* **提示文**
.....
発表年:2009年
ez的ジャンル:アコースティックMPB
気分は... :年内最後の新譜はブラジルで!
記事のローテーションから考えると、年内最後の新譜紹介となります。
密かに好きなPretty Ricky『Pretty Ricky』や購入したばかりのMary J. Blige『Stronger With Each Tear』といったR&B新作も考えたのですが、今年の僕らしくブラジル新譜で締めくくることにしました。
ということでDoces Cariocas『Sweet Cariocas(Doces Cariocas )』です。
厳密には"新譜"というより、2008年にブラジル本国でリリースされた作品を一部レコーディングし直し、新曲2曲を加えた"新装盤"なのですが。
Doces Cariocasは、Pierre Aderne、Alexia Bomtempoの2人を中心に、Dadi、Domenico、Felipe Pinaud、Wilson Simoninha等からなるユニットです。
当ブログを定期的に閲覧頂いている方であれば、Alexia Bomtempoの名前でピンと来ませんか?
そうです!昨年デビュー・アルバム『Astrolabio』をリリースし、Marisa Monte級の大型新人女性シンガーとして大絶賛された、あのAlexia Bomtempoです。
『Astrolabio』は当ブログ恒例の『ezが選ぶ2008年の10枚』でもセレクトした1枚でした。
Alexia Bomtempo『Astrolabio』
もう一人の中心人物Pierre AderneはAlexiaの旦那様であり、フランス生まれ、リオ育ちのシンガーソングライターです。妻Alexiaのデビュー作『Astrolabio』でも献身的なサポートぶりが目立ちました。ソロ・アルバムも2枚リリースしています。
他のメンバーでは、『Astrolabio』やPierre Aderneのソロ作2枚をプロデュースしたDadiもお馴染みですね。Os Novos Baianosのベーシストとしてデビューし、その後Jorge Ben、Caetano Veloso、Marisa Monteらのサポートで一躍有名になり、ソロ・アルバムも2枚リリースしています。
Domenico(Domenico Lancellotti)は、Moreno Veloso(Caetano Velosoの息子)、Alexandre KassinとのトリオDomenico+2やOs Ritmistasの活動で知られる、ブラジル新世代を代表するドラム/パーカッション奏者です。
Felipe Pinaud、はOrquestra Imperialにも参加しているマルチ・プレイヤーであり、『Astrolabio』にも参加していました。The Police「Roxanne」の哀愁ボッサ・カヴァーでは素晴らしいギターを聴かせてくれました。
Wilson Simoninhaは、偉大な歌手であったWilson Simonalを父に持つ2世シンガー。弟はMax de Castroです。
これらのメンバー達がリオ郊外のペントハウスに集まったのがDoces Cariocasのスタートだそうです。ユニット名はCaetano Veloso、Gal Costa、Gilberto Gil、Maria Bethaniaというトロピカリアを代表する4アーティストが結成したDoses Barbarosを意識したものなのだとか。
気の合う仲間が集まったユル〜い雰囲気が音にも反映されているのがいいですね。
.....
* **データ項目**
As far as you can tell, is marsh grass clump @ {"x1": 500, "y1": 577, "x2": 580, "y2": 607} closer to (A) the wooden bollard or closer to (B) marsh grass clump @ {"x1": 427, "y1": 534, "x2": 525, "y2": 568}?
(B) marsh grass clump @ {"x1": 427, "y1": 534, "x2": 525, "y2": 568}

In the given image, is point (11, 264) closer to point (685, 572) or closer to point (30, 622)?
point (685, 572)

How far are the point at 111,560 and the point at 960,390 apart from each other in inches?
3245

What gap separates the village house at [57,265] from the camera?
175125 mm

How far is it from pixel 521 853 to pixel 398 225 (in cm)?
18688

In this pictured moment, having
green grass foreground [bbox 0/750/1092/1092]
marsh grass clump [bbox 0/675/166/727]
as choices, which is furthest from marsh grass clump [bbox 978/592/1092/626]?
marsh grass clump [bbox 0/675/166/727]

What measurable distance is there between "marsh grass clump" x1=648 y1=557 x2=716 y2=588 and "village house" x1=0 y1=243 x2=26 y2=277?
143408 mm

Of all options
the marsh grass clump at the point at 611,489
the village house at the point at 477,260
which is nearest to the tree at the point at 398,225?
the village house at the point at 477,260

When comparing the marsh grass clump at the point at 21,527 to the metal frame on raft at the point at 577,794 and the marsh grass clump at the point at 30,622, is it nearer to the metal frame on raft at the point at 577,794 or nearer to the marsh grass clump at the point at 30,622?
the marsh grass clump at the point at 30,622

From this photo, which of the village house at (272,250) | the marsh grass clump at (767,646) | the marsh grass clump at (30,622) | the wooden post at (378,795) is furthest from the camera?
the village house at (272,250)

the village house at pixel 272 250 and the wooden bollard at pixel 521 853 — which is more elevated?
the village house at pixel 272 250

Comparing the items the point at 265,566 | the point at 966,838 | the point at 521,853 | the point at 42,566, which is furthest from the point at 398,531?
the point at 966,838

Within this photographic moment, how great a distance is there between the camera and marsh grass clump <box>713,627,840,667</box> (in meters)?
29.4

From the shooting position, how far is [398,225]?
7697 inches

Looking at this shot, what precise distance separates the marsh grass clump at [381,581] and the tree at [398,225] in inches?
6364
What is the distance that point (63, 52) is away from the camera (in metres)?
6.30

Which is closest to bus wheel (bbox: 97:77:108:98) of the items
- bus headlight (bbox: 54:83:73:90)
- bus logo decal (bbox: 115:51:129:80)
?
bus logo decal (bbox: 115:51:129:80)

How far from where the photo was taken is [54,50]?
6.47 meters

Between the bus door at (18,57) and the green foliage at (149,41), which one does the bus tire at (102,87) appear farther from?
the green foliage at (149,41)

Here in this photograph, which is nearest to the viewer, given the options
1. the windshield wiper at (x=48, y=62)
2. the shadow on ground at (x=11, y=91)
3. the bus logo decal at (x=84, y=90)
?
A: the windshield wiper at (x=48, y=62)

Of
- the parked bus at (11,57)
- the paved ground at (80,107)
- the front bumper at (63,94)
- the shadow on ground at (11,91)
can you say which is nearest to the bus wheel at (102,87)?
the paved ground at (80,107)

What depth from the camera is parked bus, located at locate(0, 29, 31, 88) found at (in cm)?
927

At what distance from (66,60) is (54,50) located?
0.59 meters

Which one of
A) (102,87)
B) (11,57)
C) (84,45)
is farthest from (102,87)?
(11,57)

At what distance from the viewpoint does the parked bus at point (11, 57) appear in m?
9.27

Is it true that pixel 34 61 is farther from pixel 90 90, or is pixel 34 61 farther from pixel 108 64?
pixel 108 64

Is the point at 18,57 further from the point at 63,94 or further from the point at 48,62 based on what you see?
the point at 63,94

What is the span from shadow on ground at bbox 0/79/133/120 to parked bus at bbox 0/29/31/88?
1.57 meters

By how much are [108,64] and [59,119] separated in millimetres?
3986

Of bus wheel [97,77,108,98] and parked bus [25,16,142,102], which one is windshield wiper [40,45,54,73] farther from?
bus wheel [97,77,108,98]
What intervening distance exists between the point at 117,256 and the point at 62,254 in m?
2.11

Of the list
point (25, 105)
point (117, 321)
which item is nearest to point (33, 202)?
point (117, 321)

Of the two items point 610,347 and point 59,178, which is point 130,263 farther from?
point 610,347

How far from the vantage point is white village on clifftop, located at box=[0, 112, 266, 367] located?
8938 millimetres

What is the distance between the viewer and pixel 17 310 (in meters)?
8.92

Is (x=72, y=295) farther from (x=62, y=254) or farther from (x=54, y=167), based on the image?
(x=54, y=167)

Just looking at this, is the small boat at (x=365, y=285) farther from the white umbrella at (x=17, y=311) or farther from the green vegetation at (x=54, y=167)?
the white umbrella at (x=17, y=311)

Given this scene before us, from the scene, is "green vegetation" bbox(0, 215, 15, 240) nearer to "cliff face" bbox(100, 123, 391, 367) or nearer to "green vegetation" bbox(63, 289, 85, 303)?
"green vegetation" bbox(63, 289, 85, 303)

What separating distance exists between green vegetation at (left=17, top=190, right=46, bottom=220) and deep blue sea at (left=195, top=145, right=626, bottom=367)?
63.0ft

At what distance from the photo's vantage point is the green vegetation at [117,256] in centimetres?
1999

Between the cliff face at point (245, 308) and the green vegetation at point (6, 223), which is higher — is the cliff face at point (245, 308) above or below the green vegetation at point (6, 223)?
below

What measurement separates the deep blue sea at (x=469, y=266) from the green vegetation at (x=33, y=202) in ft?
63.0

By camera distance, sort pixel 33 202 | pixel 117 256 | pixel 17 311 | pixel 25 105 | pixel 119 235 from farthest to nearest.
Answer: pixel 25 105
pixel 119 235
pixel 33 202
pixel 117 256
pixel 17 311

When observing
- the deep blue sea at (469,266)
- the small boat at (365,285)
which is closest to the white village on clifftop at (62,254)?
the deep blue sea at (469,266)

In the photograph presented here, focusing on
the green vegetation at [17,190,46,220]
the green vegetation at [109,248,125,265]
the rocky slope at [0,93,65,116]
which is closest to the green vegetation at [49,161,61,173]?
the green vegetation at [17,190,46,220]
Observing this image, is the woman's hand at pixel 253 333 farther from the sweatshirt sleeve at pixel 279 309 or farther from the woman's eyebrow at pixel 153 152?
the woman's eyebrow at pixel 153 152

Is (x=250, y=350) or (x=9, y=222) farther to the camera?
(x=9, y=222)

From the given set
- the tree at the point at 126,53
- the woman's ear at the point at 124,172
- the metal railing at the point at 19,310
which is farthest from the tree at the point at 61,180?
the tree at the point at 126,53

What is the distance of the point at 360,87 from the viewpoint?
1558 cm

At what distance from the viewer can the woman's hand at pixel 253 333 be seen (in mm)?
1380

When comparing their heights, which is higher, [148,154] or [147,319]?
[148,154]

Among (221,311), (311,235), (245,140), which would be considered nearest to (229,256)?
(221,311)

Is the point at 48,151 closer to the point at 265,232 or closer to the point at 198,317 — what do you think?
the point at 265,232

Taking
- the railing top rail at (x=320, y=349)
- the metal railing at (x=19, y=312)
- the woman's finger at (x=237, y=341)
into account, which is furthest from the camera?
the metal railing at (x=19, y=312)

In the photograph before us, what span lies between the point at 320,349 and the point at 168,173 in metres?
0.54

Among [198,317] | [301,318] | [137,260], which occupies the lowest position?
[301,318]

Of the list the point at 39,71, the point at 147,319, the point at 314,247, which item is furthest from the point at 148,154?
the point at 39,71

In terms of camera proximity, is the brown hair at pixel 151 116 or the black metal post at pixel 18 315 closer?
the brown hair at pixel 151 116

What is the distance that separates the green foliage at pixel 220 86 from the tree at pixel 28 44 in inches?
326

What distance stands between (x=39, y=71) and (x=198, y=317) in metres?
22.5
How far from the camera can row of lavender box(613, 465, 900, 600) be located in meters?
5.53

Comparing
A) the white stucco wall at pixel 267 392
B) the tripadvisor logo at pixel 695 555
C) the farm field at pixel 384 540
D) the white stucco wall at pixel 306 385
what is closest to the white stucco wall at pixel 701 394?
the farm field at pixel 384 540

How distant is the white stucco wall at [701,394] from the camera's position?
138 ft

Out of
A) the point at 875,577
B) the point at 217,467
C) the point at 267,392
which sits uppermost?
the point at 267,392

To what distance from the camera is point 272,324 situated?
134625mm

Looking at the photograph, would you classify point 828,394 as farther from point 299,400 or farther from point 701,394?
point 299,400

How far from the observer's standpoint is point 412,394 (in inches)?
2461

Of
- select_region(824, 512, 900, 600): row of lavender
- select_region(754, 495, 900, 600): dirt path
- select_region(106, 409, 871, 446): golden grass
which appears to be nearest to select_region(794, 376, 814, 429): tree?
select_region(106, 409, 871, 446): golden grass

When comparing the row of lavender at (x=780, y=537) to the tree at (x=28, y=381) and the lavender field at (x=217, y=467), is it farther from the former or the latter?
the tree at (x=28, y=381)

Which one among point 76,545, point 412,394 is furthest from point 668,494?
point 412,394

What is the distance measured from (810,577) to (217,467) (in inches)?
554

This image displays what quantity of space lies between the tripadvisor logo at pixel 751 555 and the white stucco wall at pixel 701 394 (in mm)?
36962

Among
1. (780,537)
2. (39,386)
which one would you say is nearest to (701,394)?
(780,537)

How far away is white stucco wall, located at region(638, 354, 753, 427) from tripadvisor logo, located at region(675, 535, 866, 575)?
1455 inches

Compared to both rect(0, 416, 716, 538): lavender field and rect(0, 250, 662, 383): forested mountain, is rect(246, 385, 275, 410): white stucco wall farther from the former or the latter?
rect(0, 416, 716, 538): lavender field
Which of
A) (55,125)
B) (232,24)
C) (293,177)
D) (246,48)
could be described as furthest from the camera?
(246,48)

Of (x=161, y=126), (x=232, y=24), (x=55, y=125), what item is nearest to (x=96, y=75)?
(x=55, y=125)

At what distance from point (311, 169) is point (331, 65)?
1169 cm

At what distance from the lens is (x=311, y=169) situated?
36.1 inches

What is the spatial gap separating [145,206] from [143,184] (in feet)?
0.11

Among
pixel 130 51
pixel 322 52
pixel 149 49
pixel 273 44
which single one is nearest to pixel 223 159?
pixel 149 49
.....
* **課題の詳細**
Doces Cariocasに関する文章のうち、「Domenico(Domenico Lancellotti)は、Moreno Veloso(Caetano」から「Simonalを父に持つ2世シンガー。弟はMax de Castroです。」までを、末尾の語句も含めて一字一句そのまま書き写してください。

* **問題の解答**
Domenico(Domenico Lancellotti)は、Moreno Veloso(Caetano Velosoの息子)、Alexandre KassinとのトリオDomenico+2やOs Ritmistasの活動で知られる、ブラジル新世代を代表するドラム/パーカッション奏者です。
Felipe Pinaud、はOrquestra Imperialにも参加しているマルチ・プレイヤーであり、『Astrolabio』にも参加していました。The Police「Roxanne」の哀愁ボッサ・カヴァーでは素晴らしいギターを聴かせてくれました。
Wilson Simoninhaは、偉大な歌手であったWilson Simonalを父に持つ2世シンガー。弟はMax de Castroです。